Одна из ранних версий этого текста (с параллелями в современном танце) появилась в рамках курса «Гендерные исследования в театре», по итогам которого Дарья Юрийчук и Ольга Тараканова скоро представят зин.
Мы проживаем нашу жизнь в теле, но часто обращаем на него внимание, только когда что-то идет не так. Тем не менее тела активно вовлечены в социальную жизнь. Именно она формирует наши представления о собственном теле, в которых одни функции становятся более значимыми, чем другие. Эти представления устанавливают свою «материальную власть» и превращаются во вполне осязаемые реальности.
Тело как бремя
Знаменитому эссе Вирджинии Вулф 90 лет, но и сегодня можно встретить подобные высказывания в адрес женщин. Им отказывают в разумности или сакрализируют, ссылаясь на биологический детерминизм, который связывает телесные характеристики с умственными способностями и социальной ролью.
Первые западные феминистки воспринимали собственную телесность с подозрением, предпочитая вместо нее подчеркивать рациональные силы женского разума.
Поэтому их главный тезис был таков: разум — универсальная человеческая способность, независимая от телесных различий. На способность женщины голосовать, исследовать, создавать не влияет ее биология.
Занятия наукой и искусством осложняло не только снисходительное отношение, но и репродуктивные обязанности: на вопрос Мэри Шелли, почему же Ада Лавлейс, первая программистка и мать троих детей, не может заниматься, чем хочется — наукой, она отвечает: нет времени!
Со времен Просвещения на Западе доминирует научная картина мира, в которой женщине сложно завоевать позицию активного субъекта. В ее основе — дуалистическая организация познания: материя покоряется воле субъекта, становится объектом его деятельности. Тело тоже становится объектом. Так тело и разум оказываются по разные стороны баррикад: тело — материя, которая ассоциируется с природой, землей, грязью, оно относится к природе, а разум — к культуре и познанию.
Противопоставление природы и культуры — еще одна оппозиция, которая структурирует мышление с Нового времени. Женщины в этой парадигме оказываются «ближе к природе». Их тела, как и земля, становятся собственностью «разумного» и «цивилизованного» познающего субъекта.
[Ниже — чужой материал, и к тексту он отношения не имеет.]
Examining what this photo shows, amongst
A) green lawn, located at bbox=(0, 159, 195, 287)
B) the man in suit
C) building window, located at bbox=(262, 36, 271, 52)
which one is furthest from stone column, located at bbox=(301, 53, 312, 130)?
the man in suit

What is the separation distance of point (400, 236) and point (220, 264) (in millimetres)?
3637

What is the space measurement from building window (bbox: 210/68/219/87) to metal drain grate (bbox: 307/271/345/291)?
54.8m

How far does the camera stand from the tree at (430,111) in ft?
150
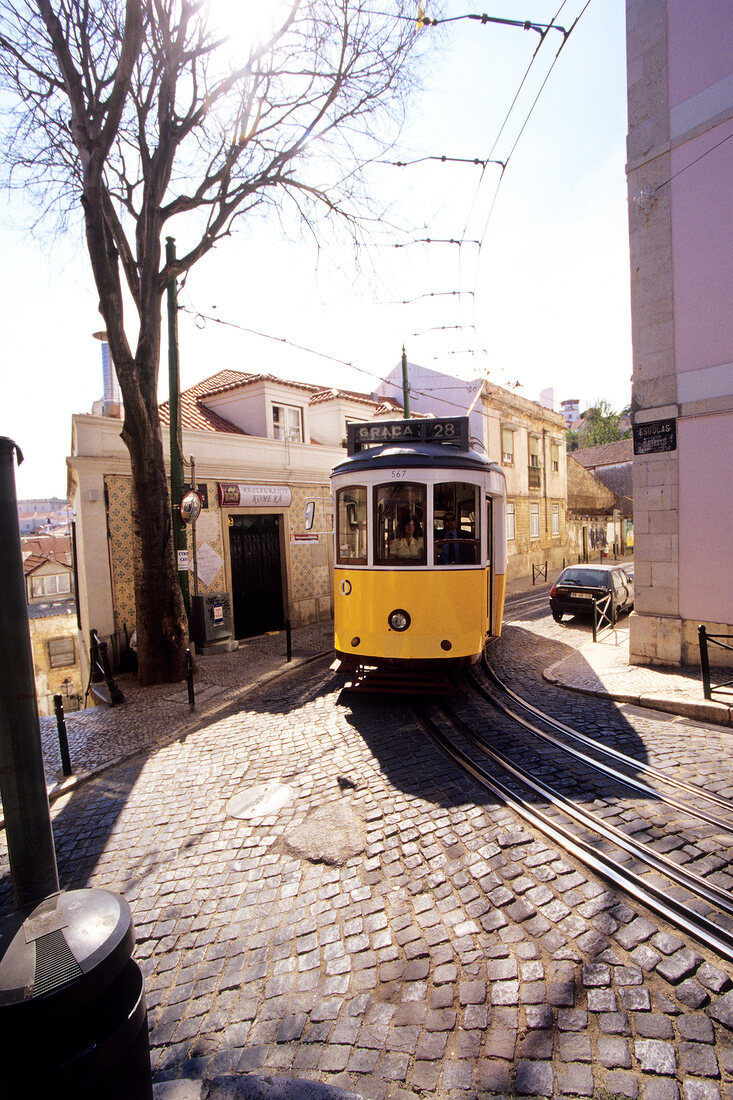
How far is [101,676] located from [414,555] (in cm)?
644

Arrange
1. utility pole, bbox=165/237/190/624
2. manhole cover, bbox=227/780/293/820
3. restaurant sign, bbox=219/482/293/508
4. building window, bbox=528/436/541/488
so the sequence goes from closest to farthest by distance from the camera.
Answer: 1. manhole cover, bbox=227/780/293/820
2. utility pole, bbox=165/237/190/624
3. restaurant sign, bbox=219/482/293/508
4. building window, bbox=528/436/541/488

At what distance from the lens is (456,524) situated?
23.4 ft

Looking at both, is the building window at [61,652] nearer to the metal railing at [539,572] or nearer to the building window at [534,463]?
the metal railing at [539,572]

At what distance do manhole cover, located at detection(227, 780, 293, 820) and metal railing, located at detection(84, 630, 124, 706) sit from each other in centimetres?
409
Неудивительно, что тело в этой картине мира было для женщины источником уязвимости. Чувственное удовольствие ограничено риском беременности. Материнство, домашний труд, тяжелое бремя воспроизводства человеческого вида вытесняют женщину из публичной сферы, связывают ее с домом и закрепляют в телесной реальности.
Мое тело — мое дело
В 1864 году в Великобритании вышел акт о заразных болезнях, который подразумевал принудительное обследование женщин на наличие венерических заболеваний. В ответ Жозефина Батлер опубликовала громкий манифест против мужского и медицинского контроля над женским телом. В нем она выступила за право женщины распоряжаться своим телом и сформулировала аргументы, которые позже стали использоваться в кампаниях против сексуального насилия, за доступ к средствам контрацепции и абортам.
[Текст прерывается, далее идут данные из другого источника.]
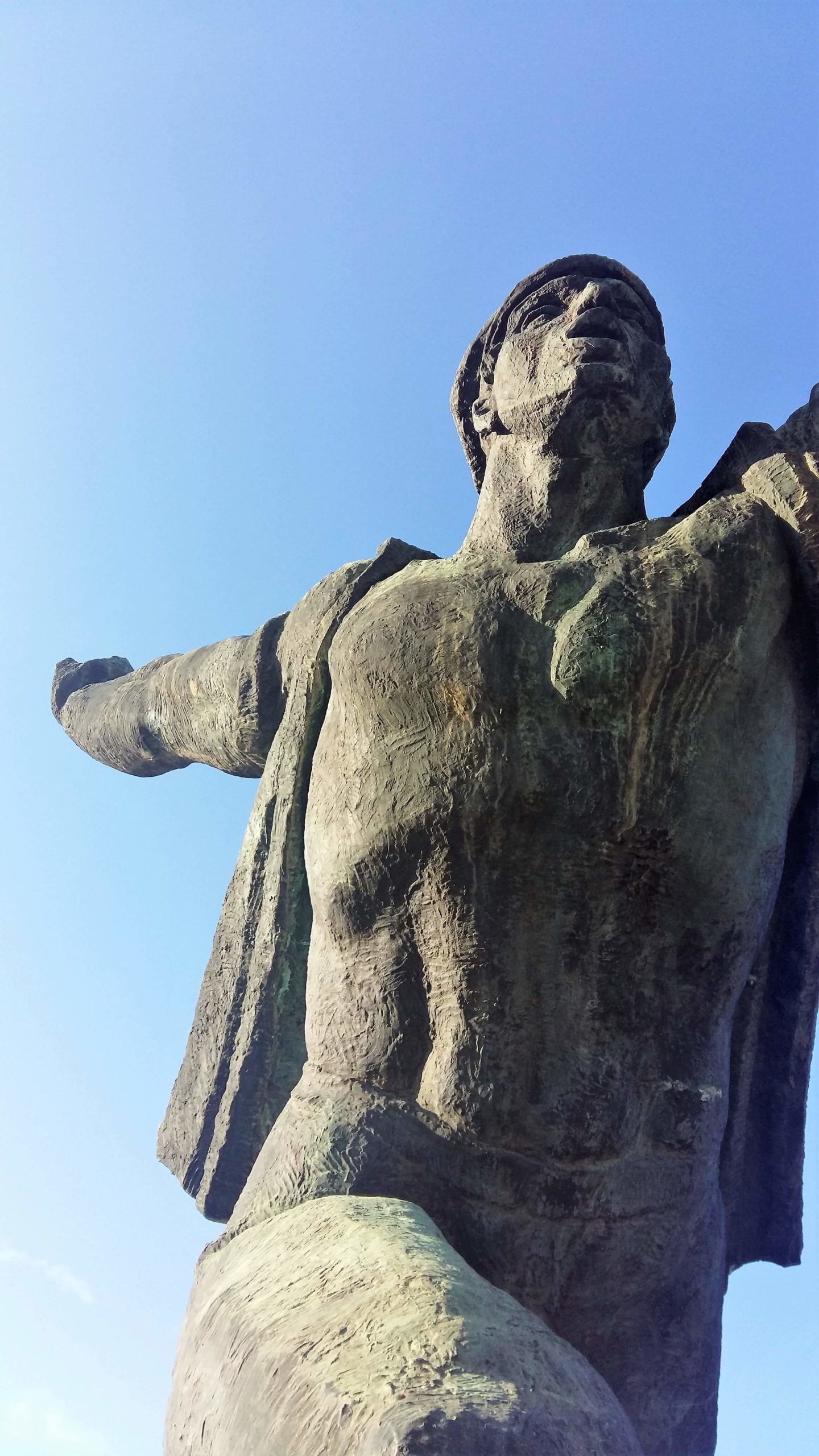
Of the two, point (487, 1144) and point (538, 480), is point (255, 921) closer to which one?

Борьба женщин за власть над собственными телами продолжается по сей день. В 2015 году председатель комитета Государственной думы по вопросам семьи, женщин и детей Елена Мизулина инициировала законопроект о выводе абортов из системы ОМС и их запрете в частной медицине. Тогда же появились «дни тишины» — временный мораторий на аборты в некоторых регионах России, из-за которых женщины пропускали сроки проведения медикаментозного аборта. Юлия Цветкова до сих пор находится под домашним арестом по делу о распространении порнографии — за картинки, которые напоминают, что тело женщины — ее дело.
Рози Брайдотти связывает репродуктивное насилие со всё той же парадигмой Просвещения, которая превращает взгляд в орудие насилия, а тела в объекты. Органы становятся объектами сначала под взглядом ученого: с возникновением анатомии тело превращается в объект научного познания. Взгляд в этой парадигме обладает особым статусом: тот, кто смотрит, — у того и власть. Объективность и объективация тесно связаны. Научный взгляд считает себя объективным, потому что смотрит с дистанции и обладает властью, делая вид, что никак не вовлечен в процесс, который изучает. Парящий над миром бестелесный взгляд может видеть и быть при этом невидимым.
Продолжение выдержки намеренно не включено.